Printed books demand time and attention. They require sustained focus, something increasingly challenged by the pervasive immediacy of digital scroll and “skim and scan” habits. Social media, short-form content, and even AI-generated digests encourage speed over depth. And this is having a detrimental impact on the younger generation’s ability to retain information.
In her talk, Marte Pupe Støyva from the University of Stavanger presented research on reading practices in higher education, arguing sustained attention is now “so valuable, and so fragile.” She highlighted research that showed students are incapable of focusing more than five minutes at a time thanks to their digital and short-form reading tendencies. She pointed out reading is not only a mental activity, but also a physical one. Students engage their bodies while reading printed books through highlighting, underlining, taking notes, and turning pages. This physical interaction helps them to engage more deeply with the content, pause and reflect, as well as drives imagination and critical thinking.
Reading on paper appears to support deeper comprehension and critical thinking
in ways screens struggle to replicate.
The rationale is not anti-digital. It is evidence-based. Nordic countries like Sweden are backtracking after years of prioritizing tablets and online learning in classrooms. The decline in literacy scores and educational attainment has prompted a policy reversal, with governments committed to reinvesting in printed textbooks and the allocation of substantial funding to accelerate their return to schools. Similar shifts are taking place in Denmark and Finland.
At the same time, digital culture is not the enemy of print. In fact, it has come to be an ally of sorts.
Swedish book influencer Jasmine Darban described BookTok as a “large digital book club” and a powerful phenomenon, with the hashtag #BookTok already accumulating over 73 million posts. Durban emphasized BookTok had created a new era in publishing marked by influencer marketing, BookTok tables in bookstores, bidding wars for trending titles, and the rise of new publishing imprints tailored to viral genres like “romantasy.”
Social media has created visibility, community, debate, and cultural energy around physical books. And other cultural forms are aiding literature. We’ve seen notable book-to-screen adaptations, especially recent film adaptations of Wuthering Heights and Hamlet, with some cinemas selling copies of the novels alongside film screenings. As Darban remarked, social media is no longer necessarily the death of literature.
Jasmine Darban explains how BookTok is reshaping reading culture and inspiring
new audiences.
Moreover, publishers and printers are responding. If screens dominate speed and convenience, print is leaning into experience and value. Creating premium is a clear growth area for books. Decorated edges, sprayed patterns, foil blocking, textured covers, and special collectors editions allow publishers to extract greater value from content. Consumers are paying more for beautifully designed physical books positioned as keepsakes and “coffee table” artefacts rather than commodities.

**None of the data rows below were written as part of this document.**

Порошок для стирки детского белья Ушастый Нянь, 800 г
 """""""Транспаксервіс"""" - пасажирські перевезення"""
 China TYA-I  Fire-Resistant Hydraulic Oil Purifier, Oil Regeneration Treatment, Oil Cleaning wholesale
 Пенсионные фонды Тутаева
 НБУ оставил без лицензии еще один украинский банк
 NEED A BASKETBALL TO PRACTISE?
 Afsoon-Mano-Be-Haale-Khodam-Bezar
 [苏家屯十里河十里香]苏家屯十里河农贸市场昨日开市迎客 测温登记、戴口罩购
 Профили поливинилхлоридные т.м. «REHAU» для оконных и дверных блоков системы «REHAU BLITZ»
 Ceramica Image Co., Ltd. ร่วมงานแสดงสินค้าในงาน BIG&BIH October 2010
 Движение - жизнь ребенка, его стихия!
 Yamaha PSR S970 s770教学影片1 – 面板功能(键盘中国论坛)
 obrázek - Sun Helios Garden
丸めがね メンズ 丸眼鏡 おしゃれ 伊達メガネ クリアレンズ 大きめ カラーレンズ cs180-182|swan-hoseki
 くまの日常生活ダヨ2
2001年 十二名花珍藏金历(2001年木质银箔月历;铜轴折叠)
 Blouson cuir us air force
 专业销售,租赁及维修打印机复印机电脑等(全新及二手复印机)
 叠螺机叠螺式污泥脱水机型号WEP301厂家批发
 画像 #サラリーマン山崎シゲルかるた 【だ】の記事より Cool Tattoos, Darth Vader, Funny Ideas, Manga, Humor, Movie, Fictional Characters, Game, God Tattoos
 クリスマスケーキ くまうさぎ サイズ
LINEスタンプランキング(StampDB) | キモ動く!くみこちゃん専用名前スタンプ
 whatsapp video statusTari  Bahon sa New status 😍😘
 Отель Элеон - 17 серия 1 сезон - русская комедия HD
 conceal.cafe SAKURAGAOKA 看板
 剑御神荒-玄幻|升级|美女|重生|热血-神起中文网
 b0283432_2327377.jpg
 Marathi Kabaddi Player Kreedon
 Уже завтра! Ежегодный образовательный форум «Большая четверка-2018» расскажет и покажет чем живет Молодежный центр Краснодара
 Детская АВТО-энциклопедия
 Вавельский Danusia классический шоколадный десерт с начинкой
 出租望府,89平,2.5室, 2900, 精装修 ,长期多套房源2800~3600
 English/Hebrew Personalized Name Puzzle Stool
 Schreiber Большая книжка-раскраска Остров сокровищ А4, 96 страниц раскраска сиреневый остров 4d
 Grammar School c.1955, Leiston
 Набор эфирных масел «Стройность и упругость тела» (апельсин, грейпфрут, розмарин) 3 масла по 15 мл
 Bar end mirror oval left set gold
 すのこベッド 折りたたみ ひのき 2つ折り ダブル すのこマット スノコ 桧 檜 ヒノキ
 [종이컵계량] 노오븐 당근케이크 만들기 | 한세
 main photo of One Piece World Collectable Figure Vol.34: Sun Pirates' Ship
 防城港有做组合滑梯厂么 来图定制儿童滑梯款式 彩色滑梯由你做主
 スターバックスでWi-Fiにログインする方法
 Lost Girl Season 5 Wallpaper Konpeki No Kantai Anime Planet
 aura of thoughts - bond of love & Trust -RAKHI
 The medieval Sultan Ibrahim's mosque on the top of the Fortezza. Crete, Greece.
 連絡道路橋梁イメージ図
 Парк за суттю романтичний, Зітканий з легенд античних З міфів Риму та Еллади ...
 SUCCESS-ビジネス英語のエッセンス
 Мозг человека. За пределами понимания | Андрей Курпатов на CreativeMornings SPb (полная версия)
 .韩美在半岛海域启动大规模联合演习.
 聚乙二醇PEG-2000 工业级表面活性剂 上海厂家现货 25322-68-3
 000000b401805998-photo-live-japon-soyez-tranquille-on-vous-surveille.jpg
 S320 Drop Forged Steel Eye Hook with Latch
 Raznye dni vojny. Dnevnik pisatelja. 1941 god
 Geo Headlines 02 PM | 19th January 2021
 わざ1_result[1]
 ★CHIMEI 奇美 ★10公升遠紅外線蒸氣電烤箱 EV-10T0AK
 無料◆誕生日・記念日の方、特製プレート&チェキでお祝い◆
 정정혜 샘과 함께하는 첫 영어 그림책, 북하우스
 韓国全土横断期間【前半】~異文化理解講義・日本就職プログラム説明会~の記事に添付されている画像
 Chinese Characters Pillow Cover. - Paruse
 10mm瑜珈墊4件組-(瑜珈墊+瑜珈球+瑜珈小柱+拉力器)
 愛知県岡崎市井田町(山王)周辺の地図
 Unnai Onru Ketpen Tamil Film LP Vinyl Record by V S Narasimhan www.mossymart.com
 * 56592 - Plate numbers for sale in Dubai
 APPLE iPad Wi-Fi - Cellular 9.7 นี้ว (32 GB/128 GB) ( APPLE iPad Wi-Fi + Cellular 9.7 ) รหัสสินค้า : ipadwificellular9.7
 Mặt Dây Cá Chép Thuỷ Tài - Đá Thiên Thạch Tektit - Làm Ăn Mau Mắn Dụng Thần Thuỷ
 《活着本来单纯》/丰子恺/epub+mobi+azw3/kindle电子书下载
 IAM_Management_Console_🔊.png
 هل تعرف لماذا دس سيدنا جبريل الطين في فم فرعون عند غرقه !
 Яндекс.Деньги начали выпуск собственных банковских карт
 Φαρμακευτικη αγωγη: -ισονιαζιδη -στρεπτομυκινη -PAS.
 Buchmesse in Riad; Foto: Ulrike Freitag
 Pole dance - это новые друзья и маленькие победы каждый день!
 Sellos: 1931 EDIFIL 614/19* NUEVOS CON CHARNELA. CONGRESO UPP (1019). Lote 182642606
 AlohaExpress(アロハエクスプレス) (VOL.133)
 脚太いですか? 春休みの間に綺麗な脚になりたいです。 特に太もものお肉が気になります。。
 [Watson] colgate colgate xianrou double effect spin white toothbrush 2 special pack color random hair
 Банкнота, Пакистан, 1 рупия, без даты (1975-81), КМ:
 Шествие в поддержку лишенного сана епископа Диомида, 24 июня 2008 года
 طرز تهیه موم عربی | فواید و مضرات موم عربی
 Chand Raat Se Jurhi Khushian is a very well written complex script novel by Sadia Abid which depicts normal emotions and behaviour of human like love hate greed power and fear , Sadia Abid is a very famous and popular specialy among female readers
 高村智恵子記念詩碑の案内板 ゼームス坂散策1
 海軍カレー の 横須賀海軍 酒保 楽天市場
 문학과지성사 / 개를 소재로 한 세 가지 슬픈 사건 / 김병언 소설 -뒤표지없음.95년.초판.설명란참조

In parallel, advances in digital printing and print on demand models are transforming the supply chain. Digital now accounts for a growing share of production value and enables shorter runs, reduced waste, as well as perpetual availability of backlist titles (good for those BookTok recommendations). Fewer unsold copies mean economic and environmental gains.
In other words, the industry is not standing still. It is recalibrating.
The debate, then, is not print versus digital. It is about balance. As Intergraf’s president Ulrich Setter noted, a book has both a cultural and a technical dimension. Without technical excellence, there is no physical object. Without cultural value, there is no purpose in printing it.
If we want to reverse reading decline, the answer will not lie in nostalgia alone. It will require:
The future of reading won’t ever be like the past, but the printed book is proving remarkably resilient. And for those of us still willing to sacrifice backpack space for a stack of paperbacks, that feels like solid reassurance.